The Effect and Safety of Dexmedetomidine Administration on Mother and Foetus/Neonates During General Anaesthesia in Caesarean Section: A Randomised Controlled Trial

This study aimed to assess the safety of dexmedetomidine administration to mothers, fetuses, and neonates during general anesthesia in cesarean section (CS). A total of 60 parturients scheduled for elective CS under general anesthesia were randomly divided into anesthesia in groups (DEX1 and DEX2) and control (C) groups. Groups DEX1 and DEX2 were induced with dexmedetomidine (induction, 0.4 µg/kg; maintenance, 0.4 µg/kg·h) and dexmedetomidine (induction, 0.6 µg/kg; maintenance, 0.6 µg/kg·h), respectively, until birth. Equivalent volumes of normal saline were administered in group C. Anesthesia was induced with propofol and rocuronium in all groups. The mean arterial blood pressure (MAP) and heart rate (HR) of parturients were monitored and recorded; fetal HR was monitored using color doppler ultrasound. The blood gas analysis from the umbilical artery (UA) and umbilical vein (UV), along with the HR, Apgar score and Neurologic Adaptive Capacity Scores (NACS) of neonates, were recorded.
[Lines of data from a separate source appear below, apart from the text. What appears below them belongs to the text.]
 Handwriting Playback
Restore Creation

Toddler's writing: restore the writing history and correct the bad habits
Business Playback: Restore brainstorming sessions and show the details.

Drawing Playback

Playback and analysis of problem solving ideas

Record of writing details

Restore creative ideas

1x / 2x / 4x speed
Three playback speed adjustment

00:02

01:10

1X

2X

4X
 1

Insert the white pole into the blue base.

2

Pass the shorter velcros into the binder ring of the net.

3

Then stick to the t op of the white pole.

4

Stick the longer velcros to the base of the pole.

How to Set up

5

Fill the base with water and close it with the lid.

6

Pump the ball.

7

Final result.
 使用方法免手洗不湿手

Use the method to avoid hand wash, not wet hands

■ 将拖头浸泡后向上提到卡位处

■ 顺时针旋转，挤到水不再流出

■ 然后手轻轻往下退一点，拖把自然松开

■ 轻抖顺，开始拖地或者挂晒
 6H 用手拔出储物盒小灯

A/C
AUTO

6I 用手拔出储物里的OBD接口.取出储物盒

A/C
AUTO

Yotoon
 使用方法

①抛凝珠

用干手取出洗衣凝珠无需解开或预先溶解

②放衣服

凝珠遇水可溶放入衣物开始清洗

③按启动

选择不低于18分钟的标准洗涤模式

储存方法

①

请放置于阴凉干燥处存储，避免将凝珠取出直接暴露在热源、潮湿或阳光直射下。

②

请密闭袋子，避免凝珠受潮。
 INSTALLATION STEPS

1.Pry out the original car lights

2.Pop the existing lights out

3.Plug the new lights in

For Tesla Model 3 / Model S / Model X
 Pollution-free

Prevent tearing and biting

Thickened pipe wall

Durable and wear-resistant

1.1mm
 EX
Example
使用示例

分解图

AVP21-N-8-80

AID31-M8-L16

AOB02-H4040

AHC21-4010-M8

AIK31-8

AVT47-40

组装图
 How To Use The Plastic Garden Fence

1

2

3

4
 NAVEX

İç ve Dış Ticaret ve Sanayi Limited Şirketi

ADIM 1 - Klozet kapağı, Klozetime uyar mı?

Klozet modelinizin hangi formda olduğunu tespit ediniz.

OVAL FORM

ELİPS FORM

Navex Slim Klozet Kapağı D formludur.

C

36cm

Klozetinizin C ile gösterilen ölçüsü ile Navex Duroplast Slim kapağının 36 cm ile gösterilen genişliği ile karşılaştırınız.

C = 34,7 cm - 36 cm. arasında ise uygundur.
Maternal MAP at intubation/skin incision, maternal HR at intubation/skin incision and delivery were significantly lower in groups DEX1 and DEX2 than in group C, no significant differences were observed between groups DEX1 and DEX2. No significant differences were observed in fetal HR, UA and UV blood gas analyses, Apgar score and NACS of neonates in the three groups. Intravenous 0.4 or 0.6 µg/kg doses of dexmedetomidine with propofol for general anesthesia in CS is beneficial for inhibiting the maternal stress response induced by intubation/skin incision and delivery without significant adverse effects on fetuses or neonates. Our findings suggest that dexmedetomidine is safe for mothers, fetuses, and neonates in obstetric general anesthesia.